However, besides these policy initiatives there are also structural changes needed to facilitate increased activity. The most urgent of these changes is the revamping of the Town and Country approval process, which takes way too long and is definitely bottlenecking the whole construction system.
I know several contractors who have been waiting for more than two and a half years either for Town and Country staff to come to work, return from holiday or run around to all the various ministerial departments etc.
I am recommending a one-stop-shop be set up comprised of all relevant government departments e.g. T&TEC, WASA, T&C, etc. This facility will have to ensure that the median turnaround time on these applications is six months! That's all we—the voting public—are prepared to tolerate.With this change we could easily see a 20 per cent increase in construction activity.
A much more fundamental area needs to be tapped into and this is the low-income housing market.

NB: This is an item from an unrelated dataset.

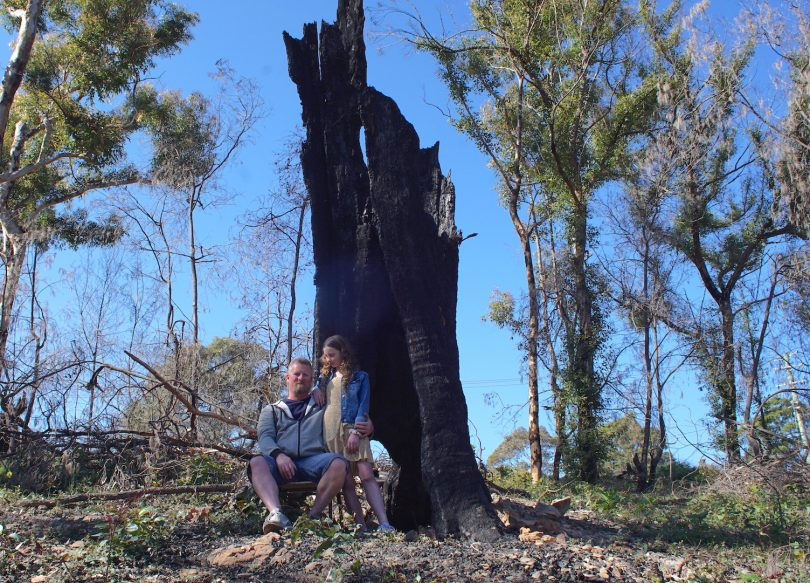 Jim Hughes and his daughter, Raeden, sitting next to burnt tree.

This group of people constitute the largest under-served housing sector.
A two-pronged approach is required to achieve this goal:
The first thing is that these families (129,000) be interviewed by the relevant bank managers in their areas. The bank managers would then be able to "pre-qualify" these customers according to the various price ranges they can afford.
The second thing is with this database of "pre-qualified" customers, the Government could now tell the private sector that if they get the funding to build out these houses–only within the required price ranges–then they (the Government) will give them a guarantee of purchase for all these houses. Obviously "due diligence" has to be done regarding the credibility of these construction companies in terms of their track records, and ability to get the financing. Additionally professional quantity surveying companies will have to sign off before payments are made for the various stages, to ensure accountability.
Why the the Government guarantee? The real reason that low-cost homes are not done by conventional construction companies is because they can't make a profit. The margins are too tight and the rapacious banks' charges are too high….you don't make money.
With a Government guarantee however, you are not limited to dealing with these oligarchic banks in T&T. You can now source external funding from as low as 2 per cent. This drives down your cost of financing and would then allow conventional construction companies to make money by supplying these houses.
Focusing on these low-cost houses by providing these guarantees will satisfy a huge pent-up demand for an important part of our market and will be a big catalyst in stimulating construction activity.